Stevenson Center’s first Peace Corps Fellow returns to celebrate 25th anniversary
This year, the Stevenson Center for Community and Economic Development not only celebrates its 25th anniversary but also the return of the very first Peace Corps Fellow recruited, Randy Gibson ’96.
Gibson will share his experiences on Friday, October 25:
- Peace Corps, Then and Now at 10 a.m. in Stevenson 401: Gibson and Alana McGinty ’10 will participate in a panel conveying how Peace Corps has changed while remaining true to its mission.
- Alumni Day Presentation at 2:30 p.m. in Stevenson 132: Gibson will reflect on the theme of service in his career path, from Peace Corps to Illinois State and his professional practice with the Community and Economic Development Foundation of Ford County and then his experience with United States Department of Agriculture (USDA).
Gibson’s career was well underway when he came to Illinois State to study political science.
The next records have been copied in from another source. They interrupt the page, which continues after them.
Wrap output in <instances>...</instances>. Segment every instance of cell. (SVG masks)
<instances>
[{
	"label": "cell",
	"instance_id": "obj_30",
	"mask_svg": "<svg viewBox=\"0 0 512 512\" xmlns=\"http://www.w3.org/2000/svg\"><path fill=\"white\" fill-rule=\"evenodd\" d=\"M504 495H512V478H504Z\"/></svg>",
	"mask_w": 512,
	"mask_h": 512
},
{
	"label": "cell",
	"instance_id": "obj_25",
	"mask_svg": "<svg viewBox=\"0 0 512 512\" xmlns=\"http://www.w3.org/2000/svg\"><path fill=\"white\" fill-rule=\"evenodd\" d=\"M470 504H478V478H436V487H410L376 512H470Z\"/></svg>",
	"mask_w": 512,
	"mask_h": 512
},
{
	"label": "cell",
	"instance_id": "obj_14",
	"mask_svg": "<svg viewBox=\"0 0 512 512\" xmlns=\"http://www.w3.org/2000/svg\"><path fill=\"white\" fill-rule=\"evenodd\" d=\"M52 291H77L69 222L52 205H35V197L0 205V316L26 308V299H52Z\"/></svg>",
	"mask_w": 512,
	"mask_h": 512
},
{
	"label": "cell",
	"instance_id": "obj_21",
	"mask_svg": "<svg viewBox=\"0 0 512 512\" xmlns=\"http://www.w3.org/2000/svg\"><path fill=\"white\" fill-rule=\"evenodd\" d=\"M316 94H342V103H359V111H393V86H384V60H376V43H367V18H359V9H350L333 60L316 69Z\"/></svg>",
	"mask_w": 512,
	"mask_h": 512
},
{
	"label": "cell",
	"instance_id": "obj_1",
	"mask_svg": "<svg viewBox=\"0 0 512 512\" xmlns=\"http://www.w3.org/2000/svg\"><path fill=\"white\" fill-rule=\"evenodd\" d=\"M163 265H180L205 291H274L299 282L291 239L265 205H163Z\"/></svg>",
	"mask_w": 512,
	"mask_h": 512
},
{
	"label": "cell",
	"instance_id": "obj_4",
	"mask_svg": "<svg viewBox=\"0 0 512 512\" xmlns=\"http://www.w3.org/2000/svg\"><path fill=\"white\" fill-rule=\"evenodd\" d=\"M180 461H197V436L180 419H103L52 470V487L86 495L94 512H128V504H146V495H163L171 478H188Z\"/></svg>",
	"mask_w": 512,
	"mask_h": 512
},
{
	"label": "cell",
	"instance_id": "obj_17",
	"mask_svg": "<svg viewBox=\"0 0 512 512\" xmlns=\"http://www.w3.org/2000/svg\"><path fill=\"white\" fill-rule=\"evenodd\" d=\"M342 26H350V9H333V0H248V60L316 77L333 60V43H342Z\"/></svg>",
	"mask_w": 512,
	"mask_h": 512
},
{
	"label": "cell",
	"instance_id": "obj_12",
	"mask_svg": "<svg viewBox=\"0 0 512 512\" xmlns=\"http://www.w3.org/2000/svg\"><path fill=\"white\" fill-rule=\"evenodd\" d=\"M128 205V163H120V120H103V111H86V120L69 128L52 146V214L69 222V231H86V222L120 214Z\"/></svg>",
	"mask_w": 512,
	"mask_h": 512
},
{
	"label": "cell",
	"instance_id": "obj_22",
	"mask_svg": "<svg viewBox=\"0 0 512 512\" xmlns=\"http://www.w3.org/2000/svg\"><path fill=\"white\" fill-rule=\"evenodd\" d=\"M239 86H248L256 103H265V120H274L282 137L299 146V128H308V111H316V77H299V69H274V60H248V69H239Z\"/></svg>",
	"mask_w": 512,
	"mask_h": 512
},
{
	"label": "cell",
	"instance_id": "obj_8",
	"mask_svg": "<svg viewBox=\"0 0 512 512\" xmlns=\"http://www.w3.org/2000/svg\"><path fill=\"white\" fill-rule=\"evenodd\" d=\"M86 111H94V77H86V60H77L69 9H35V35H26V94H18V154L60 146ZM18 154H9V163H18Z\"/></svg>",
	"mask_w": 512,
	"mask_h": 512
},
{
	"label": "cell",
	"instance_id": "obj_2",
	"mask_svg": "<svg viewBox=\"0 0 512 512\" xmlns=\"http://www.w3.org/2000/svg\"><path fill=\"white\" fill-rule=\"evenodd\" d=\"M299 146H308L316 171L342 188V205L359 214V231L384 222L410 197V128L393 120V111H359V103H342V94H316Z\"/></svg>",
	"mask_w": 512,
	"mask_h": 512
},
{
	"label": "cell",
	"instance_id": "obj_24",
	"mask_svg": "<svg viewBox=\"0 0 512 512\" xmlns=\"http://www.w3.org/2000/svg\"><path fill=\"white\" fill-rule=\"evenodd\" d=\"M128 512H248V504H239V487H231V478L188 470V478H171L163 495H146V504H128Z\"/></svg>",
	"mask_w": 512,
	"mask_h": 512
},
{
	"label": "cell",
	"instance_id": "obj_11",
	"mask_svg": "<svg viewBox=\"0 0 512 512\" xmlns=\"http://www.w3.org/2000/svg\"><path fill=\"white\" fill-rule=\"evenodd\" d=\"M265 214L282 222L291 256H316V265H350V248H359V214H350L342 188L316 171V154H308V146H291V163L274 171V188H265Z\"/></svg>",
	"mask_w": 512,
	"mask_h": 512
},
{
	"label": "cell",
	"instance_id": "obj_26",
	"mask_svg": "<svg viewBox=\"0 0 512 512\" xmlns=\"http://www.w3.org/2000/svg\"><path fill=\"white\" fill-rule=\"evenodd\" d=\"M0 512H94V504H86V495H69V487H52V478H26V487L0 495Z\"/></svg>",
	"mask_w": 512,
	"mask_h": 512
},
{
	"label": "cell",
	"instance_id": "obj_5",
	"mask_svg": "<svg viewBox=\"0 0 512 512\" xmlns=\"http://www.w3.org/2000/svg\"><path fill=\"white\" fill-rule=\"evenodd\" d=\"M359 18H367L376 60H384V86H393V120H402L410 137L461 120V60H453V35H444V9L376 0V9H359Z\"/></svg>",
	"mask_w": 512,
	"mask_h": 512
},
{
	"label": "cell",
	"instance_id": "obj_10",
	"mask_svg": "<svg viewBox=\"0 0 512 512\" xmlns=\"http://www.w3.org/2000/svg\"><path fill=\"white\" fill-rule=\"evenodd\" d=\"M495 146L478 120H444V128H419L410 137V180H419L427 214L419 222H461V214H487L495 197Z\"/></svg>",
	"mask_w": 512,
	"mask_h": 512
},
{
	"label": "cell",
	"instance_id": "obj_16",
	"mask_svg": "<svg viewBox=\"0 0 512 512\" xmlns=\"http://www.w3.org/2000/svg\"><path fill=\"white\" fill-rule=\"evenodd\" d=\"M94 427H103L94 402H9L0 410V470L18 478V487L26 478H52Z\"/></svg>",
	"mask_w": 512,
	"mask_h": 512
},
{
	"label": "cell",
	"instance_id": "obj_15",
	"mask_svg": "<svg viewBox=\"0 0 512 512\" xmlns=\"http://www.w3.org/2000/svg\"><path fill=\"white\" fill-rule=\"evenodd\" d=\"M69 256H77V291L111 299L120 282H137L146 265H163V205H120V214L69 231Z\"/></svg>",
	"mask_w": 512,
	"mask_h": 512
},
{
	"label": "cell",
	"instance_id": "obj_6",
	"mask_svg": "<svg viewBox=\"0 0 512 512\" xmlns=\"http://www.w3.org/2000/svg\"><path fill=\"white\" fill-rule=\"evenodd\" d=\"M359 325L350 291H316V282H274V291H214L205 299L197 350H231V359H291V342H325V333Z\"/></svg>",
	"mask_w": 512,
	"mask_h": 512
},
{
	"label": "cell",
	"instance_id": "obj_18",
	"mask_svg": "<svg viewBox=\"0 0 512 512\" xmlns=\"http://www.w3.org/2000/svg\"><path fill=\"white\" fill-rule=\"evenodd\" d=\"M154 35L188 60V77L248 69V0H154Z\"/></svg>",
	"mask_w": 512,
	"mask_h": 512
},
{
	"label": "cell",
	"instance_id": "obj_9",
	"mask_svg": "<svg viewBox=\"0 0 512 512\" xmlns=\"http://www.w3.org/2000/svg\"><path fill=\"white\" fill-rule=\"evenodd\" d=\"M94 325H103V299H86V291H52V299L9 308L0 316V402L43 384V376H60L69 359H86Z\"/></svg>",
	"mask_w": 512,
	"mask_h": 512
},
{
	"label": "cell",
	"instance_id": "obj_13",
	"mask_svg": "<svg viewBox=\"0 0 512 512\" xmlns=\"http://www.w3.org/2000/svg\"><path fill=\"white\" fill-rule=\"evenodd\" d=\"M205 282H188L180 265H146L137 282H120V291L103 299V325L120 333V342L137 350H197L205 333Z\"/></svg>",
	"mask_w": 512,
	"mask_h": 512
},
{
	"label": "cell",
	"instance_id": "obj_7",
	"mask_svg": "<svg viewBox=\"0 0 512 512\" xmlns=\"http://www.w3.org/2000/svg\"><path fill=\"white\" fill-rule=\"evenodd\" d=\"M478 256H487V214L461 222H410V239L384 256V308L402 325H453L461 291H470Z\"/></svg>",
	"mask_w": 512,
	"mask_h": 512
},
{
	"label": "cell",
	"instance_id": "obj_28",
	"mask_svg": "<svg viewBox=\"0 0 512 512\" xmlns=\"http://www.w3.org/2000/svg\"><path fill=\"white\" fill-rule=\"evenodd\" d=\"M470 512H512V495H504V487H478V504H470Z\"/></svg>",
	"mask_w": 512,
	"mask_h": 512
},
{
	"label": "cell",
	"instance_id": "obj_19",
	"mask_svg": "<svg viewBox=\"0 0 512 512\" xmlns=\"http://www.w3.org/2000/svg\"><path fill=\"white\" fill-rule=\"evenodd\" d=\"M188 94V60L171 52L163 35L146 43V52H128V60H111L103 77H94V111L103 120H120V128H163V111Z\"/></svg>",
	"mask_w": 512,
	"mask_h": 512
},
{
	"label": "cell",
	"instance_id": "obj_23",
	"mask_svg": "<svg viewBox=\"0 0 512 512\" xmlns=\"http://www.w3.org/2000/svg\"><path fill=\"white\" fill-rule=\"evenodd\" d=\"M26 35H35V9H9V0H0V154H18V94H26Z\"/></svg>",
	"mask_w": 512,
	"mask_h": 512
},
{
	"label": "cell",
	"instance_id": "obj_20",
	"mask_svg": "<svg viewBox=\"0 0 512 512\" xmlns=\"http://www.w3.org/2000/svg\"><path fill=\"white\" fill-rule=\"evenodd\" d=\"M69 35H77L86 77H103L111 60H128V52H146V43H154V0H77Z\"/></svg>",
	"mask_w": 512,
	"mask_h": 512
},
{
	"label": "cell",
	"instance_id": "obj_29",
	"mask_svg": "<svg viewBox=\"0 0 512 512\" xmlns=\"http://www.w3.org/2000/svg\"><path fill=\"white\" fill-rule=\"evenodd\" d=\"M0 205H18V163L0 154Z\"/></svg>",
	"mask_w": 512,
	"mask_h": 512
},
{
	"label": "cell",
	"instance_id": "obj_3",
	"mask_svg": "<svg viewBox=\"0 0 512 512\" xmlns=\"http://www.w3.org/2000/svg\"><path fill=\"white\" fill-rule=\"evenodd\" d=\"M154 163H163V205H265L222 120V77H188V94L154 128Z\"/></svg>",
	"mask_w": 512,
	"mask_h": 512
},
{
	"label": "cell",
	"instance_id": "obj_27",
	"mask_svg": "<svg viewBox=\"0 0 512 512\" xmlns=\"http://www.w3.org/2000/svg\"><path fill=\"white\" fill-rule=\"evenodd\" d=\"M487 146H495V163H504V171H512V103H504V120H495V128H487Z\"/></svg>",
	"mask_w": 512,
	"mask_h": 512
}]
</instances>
After graduating in 1972 from LaVerne College in California with a bachelor’s degree in performing arts, he served as a Peace Corps Volunteer in Tehran, Iran. He worked on a community-based income-generating project to design, produce, and market handcrafts, and he taught art as well.
After Peace Corps, Gibson built on his background in handcrafts through SERRV, a nonprofit retailer that now works with over 25 countries and 8,000 artisans and farmers. After SERRV, he took a regional coordinator position with the Salvation Army World Service Office in Washington D.C., where he oversaw development projects in Pakistan and Bangladesh, negotiated grant agreements, and provided technical assistance to field staff. Three years later, he became director of development with International Voluntary Services, a nonprofit organization that was essentially a precursor to the Peace Corps.
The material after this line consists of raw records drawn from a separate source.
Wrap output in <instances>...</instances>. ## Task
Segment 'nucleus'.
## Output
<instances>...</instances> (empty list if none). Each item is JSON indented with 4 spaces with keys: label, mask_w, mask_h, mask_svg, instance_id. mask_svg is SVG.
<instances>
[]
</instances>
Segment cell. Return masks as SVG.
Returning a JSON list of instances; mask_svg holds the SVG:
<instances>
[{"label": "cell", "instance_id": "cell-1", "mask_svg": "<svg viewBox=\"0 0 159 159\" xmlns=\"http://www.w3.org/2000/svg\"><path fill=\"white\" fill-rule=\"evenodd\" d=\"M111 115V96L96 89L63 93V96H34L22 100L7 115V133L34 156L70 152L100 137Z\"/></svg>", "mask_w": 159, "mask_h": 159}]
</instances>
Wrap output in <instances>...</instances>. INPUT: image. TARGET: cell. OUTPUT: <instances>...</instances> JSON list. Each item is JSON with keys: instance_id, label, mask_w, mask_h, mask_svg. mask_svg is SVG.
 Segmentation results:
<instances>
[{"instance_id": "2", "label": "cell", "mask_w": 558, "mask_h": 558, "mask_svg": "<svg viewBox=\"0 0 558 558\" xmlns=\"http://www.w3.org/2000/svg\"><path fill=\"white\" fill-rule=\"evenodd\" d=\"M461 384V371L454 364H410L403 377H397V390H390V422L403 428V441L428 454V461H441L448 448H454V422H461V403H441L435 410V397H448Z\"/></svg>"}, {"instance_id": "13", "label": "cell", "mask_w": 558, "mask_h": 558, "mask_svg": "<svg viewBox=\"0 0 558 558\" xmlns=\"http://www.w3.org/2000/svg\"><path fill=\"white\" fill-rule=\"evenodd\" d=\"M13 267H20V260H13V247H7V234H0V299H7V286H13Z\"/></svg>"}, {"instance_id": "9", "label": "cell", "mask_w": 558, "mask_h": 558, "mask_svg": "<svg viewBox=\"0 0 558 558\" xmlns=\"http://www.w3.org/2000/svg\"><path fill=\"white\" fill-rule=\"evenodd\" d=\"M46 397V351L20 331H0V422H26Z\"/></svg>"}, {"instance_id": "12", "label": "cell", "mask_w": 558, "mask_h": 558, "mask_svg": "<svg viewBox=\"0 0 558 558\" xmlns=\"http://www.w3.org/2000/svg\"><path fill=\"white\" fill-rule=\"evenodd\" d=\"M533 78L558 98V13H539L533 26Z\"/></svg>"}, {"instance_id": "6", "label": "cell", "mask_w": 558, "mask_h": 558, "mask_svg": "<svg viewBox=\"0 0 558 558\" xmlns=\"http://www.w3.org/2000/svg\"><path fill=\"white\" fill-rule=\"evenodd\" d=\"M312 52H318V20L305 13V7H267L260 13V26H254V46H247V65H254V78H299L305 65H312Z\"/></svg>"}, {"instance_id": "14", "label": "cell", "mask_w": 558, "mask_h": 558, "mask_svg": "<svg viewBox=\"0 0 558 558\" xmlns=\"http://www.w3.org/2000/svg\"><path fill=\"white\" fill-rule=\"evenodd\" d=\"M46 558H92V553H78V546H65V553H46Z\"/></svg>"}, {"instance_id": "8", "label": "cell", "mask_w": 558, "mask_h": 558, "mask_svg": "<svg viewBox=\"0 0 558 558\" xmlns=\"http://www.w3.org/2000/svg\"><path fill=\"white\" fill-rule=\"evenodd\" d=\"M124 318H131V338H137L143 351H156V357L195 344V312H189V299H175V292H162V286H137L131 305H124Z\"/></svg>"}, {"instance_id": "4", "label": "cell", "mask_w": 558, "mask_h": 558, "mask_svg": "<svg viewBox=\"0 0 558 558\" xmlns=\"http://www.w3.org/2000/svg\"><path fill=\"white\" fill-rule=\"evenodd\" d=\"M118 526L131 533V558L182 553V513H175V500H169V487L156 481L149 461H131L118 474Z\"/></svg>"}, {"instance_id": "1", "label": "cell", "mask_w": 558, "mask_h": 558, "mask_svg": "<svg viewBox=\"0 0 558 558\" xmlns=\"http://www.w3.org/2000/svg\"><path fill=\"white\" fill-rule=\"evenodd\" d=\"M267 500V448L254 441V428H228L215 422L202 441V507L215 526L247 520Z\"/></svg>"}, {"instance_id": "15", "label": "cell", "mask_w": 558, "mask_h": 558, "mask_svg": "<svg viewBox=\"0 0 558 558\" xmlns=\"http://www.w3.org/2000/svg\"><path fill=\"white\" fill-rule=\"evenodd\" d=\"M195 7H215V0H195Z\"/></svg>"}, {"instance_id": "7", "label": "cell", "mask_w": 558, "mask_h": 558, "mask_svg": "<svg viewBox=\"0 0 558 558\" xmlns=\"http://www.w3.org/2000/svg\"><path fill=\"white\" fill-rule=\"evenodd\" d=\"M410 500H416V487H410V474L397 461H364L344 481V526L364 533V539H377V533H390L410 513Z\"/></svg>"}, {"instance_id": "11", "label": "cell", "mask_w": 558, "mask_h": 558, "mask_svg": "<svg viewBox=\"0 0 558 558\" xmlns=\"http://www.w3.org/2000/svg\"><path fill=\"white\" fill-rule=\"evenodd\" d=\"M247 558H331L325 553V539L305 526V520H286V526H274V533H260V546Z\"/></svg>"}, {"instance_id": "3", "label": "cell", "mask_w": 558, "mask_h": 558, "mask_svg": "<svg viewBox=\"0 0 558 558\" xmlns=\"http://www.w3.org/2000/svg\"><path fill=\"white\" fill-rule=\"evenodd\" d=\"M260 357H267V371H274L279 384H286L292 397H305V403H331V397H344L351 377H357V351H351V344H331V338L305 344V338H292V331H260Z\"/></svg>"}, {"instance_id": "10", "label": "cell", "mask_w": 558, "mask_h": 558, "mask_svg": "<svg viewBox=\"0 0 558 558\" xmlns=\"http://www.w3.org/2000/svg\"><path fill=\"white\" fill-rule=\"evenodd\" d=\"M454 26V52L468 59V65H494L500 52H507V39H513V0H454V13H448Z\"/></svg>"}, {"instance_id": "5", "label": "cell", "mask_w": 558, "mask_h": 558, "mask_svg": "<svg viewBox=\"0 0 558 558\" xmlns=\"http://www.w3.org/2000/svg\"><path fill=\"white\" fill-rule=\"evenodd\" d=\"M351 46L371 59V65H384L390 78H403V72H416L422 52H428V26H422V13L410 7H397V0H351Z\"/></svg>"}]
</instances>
In 1994, Illinois State University partnered with Peace Corps and Western Illinois University to establish the first Peace Corps Fellows program in community and economic development in the nation. At that time, the two universities shared the required classes, and Illinois State students could pursue master’s degrees in applied economics or political science. All Fellows’ internships were in rural Illinois.
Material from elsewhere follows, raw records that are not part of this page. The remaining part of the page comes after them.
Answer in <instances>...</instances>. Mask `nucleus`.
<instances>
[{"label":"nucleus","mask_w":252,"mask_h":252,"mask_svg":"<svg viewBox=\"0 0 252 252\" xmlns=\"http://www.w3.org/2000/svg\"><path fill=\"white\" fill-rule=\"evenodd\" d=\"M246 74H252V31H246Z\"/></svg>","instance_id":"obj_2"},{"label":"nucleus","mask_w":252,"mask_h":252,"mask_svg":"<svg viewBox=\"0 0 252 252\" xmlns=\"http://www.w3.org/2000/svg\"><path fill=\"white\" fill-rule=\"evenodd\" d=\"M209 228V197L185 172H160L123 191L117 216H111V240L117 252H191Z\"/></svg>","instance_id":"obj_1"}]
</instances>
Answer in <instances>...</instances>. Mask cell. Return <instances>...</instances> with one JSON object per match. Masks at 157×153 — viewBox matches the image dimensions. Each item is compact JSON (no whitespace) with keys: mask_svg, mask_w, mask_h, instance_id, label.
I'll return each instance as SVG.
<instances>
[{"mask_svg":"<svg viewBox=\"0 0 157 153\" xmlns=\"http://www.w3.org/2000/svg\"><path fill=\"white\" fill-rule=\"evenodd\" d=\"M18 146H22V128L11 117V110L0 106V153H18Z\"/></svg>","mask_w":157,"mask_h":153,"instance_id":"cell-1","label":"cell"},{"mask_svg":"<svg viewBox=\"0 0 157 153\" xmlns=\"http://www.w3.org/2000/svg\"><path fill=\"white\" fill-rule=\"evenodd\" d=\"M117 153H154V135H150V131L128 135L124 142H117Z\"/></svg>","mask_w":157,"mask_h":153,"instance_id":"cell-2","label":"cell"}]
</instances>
Gibson arrived on campus from Washington D.C. with a whopping 20 years of experience in international and domestic community development. His professional practice was with the Community and Economic Development Foundation of Ford County. He directed this newly formed public-private partnership in (funnily enough) Gibson City.
After graduating, Gibson went on to several other roles, most recently with the USDA. He spent six years as a rural development specialist; most recently he was branch chief of the Farm Service Agency. Gibson retired in 2017.
In his retirement, Gibson’s original love for handcrafts shines through. He spends much of his time building decks, sheds, gardens, fences, and more for his family and his neighbors. As his wife, Julia, has not yet retired, he manages much of the household work. With an interest in conservation, Gibson also makes his house more energy efficient with insulation and solar panels. He devotes his free time to climate justice education and action. Lastly, he is hiking the Appalachian Trail in stages and has nearly hit the halfway point of the trail’s total of 2,190 miles!
After 25 years, the Stevenson Center retains its commitment to the interdisciplinary Applied Community and Economic Development sequence. In addition to applied economics and political science, Fellows can pursue master’s degrees in anthropology, sociology, and kinesiology and recreation. The Stevenson Center welcomes both returned Peace Corps Volunteers and those who have at least one year of full-time experience in community development or social services through other programs, like AmeriCorps. Today, Fellows’ internships are in all types of communities, in Illinois and in other states. The Stevenson Center also manages the Peace Corps Prep program to help undergraduate students prepare to serve.
Shaylin Quaid is the Stevenson Center’s public relations intern.